MacQuillan phoned to say that Dave Moss had died in the County Hospital and Saracen took the news stoically for he had been preparing himself for it. It still did not prevent an empty, hollow feeling from settling in his stomach. “Any more thoughts on the bubonic cases?” he asked.

“None,” replied MacQuillan. “The game’s over. We’ve lost.”

MacQuillan’s attitude annoyed Saracen and he said so before slamming down the phone. “Damn the man,” he muttered. It was obvious that MacQuillan had stopped working on the epidemiology of the outbreak and that was their last hope gone. Without establishing the true reason for the apparent random spread of the disease there would be no chance of creating the right conditions for it to burn itself out. Plague would claim the whole town unless Beasdale pre-empted it.

Saracen began to write. He wrote down every single fact he knew about the epidemic in the hope that some new fact would emerge. Thirty minutes later he was no further forward. The best fit for all the pieces of the puzzle was still the one that MacQuillan had been using but once more the bubonic cases stood out like a sore thumb. Could that mean that all the rest was wrong? Saracen tried to free himself from the blinkers of the obvious and started to question everything right back to the very first assumption. Supposing, just supposing that Myra Archer had not started the outbreak at all… “

Saracen loosened his tie and tugged at his top shirt button. If the first assumption was wrong how about the second? Could he test it? He got out the files on Archer and Cohen and felt excitement grow within him. Myra Archer died on the sixth so that meant that she must have been very ill on the fifth and probably on the fourth as well. That being the case she must have infected Cohen on the second or third when she was relatively well otherwise Cohen would have raised the alarm and called in a doctor for her. Cohen himself was brought in dead on the fourteenth. A man of his age, living on his own would have succumbed to the disease after three days at the most. That meant that Cohen must have developed plague on the eleventh…an incubation time of nine days…It was too long! It was more than six days and that’s what Chenhui Tang had been saying when she had had her ‘breakdown’! More than six days! She had realised that Myra Archer could not have infected Leonard Cohen! That’s why she had been so upset!

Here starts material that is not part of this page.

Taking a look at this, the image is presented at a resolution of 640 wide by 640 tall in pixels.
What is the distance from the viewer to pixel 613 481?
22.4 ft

Saracen fumbled in his desk drawer for a marker pen and then highlighted the cases on his list that had been assumed to have evolved from contact with the Archers. What else did they have in common if it wasn’t the Archers? The answer was plain for Saracen to see. It was Palmer’s Green! Myra Archer had not brought plague to Palmer’s Green. Palmer’s Green had given it to her!

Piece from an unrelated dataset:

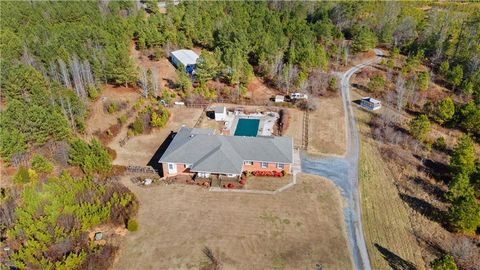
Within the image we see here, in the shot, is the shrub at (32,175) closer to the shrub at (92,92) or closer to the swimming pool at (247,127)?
the shrub at (92,92)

Saracen found that it was one thing to come to come up with a new theory but quite another when it came to finding evidence to support it. How could the place have given all these people plague? He threw his pen across the room in anger and frustration as he failed to come up with anything. Somewhere in the distance he heard the wail of sirens and was reminded that time was running out. Suddenly he saw his best line of approach. It was Francis Updale.

Updale had spent only one day at Palmer’s Green and yet he had contracted bubonic plague. Something he had done on that day had given him the disease. One day in Updale’s life had to be re-created. Saracen needed help and the Public Health Department was hors de combat. It would have to be MacQuillan.

MacQuillan had been sleeping in his clothes and smelt strongly of whisky. “We have to talk,” said Saracen.

“The time for talking’s over,” growled MacQuillan.

“It’s just beginning. Sober up,” said Saracen pushing his way past.

“What are you talking about?” grumbled MacQuillan, scratching his head.

“You and the others, you got it all wrong. Myra Archer wasn’t the source of the epidemic at all. It was a place not a person. The source of the outbreak is the flats on Palmer’s green.”

MacQuillan looked at Saracen as if he were mad. “What the hell are you talking about?” he demanded.

“Get cleaned up and then we’ll talk,” said Saracen forcibly.

“Who do you think you are talking to!” exclaimed MacQuillan, trying to recover some semblance of dignity.

“Are you going to wash or am I going to stick your head under the tap?”